Submitted by Michael Stephens on September 29, 2006 - 6:55pm

What a difference a year makes!

I'm back at Dominican after three days on the road, during which I attended the Kentucky Library Association Conference in Louisville. The highlights of my trip include: meals shared, conversations, meeting and greeting, hearing Peter Morville talk about "ambient findability," and my presentation on Library 2.0 for a room full of folks. I was very aware that this week marks about a year from the time when Michael Casey began blogging his thought processes at Library Crunch on the L2 philosophy.

From Library 1.0 to Library 2.0 by Weiling LiuViewing Weiling Liu's poster presentation at KLA, "From Library 1.0 to Library 2.0: What is it all about?" was a touchstone moment for me: a librarian gathering the history of the discussion to present to other librarians at her state conference.

◇ ◇ ◇ ◇ ◇ ◇ ◇

Set problem:
In the post about the library conference trip, which conference did the writer attend in Louisville? You won't need the material that comes next.

Data segment:
◇ ◇ ◇ ◇ ◇ ◇ ◇

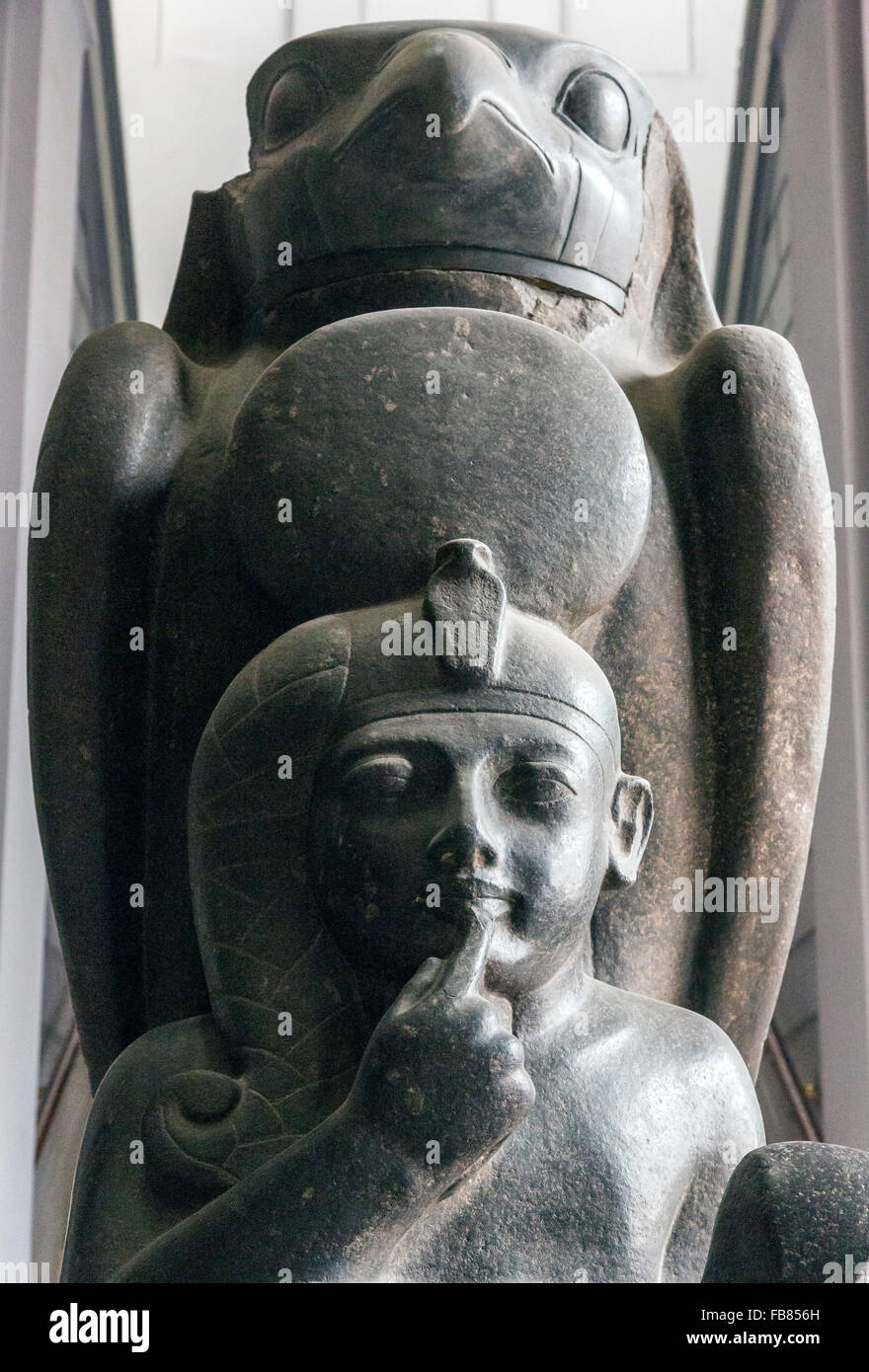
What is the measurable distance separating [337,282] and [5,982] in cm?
159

◇ ◇ ◇ ◇ ◇ ◇ ◇

Complete output:
The Kentucky Library Association Conference.